Charlie Lyne's editing goes a long, long way towards elevating these films to cultural artefects. I wouldn't recommend anyone actually watch the execrable Carrie 2, but slicing out the few genuinely interesting bits and presenting them to us in montage makes it feel worthy of study. This kaleidoscope effect echoes Adam Curtis' style, the images may not logically fit together but they do work subconsciously, fractured moments building up to a meaningful jigsaw. This woozy effect is further underlined by a truly excellent score from Summer Camp, current champs of retro-flavoured, sunkissed synth-indie. 

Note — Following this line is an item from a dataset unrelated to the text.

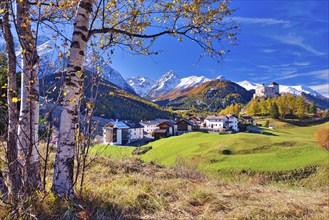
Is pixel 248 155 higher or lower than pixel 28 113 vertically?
lower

Excellent pacing and scoring allows Lyne to gently ratchet up the pace, culminating in a terrifying litany of violence set to relentless electronic pounding. It's a hell of a sequence, a blizzard of bloody blows and children waving guns at each other. In moments like these, with all extraneous narrative distraction stripped away, Beyond Clueless achieves Herzoggian ecstatic truth. Individual films futilely grasp at that indefinable teenage emotional intensity, capturing brief flashes here and there. Here, in concert, that intensity is realised, and it makes for breathtaking cinema.

That said, there's some slight friction between the critical and aesthetic ambitions. Analyses of, say, puberty in Ginger Snaps, are right on the money but a little obvious. Similarly, a lengthy probe into Euro Trip's latent homoeroticism is cleverly observed, but the argument peters out towards the end. 

This criticism applies to the film as a whole, it's strongest when delving into psychology and subtext but lacking when tying it all together into a conclusion. I was reminded of the Žižek Pervert's Guide to... documentaries: both they and Beyond Clueless search for meaning in mainstream cinema, yet while Žižek successfully grounds his analyses in a wider sociopolitical/ideological context, this largely eludes Beyond Clueless. 

That aside, this is a brilliant piece of playfully subversive and archly funny analytical cinema that's tuned right into my sensibilities. Where the hell else am I going to see unjustly ignored classics like 2001's Josie and the Pussycats given the attention they richly deserve? But Beyond Clueless's real strength lies on the visual/auditory level: to watch is to step into a pop-inflected hyper-real dream of the past.

If you're even remotely interested in digging beyond the surface of pop culture you'll dig this.

★★★★

Beyond Clueless is on limited release now.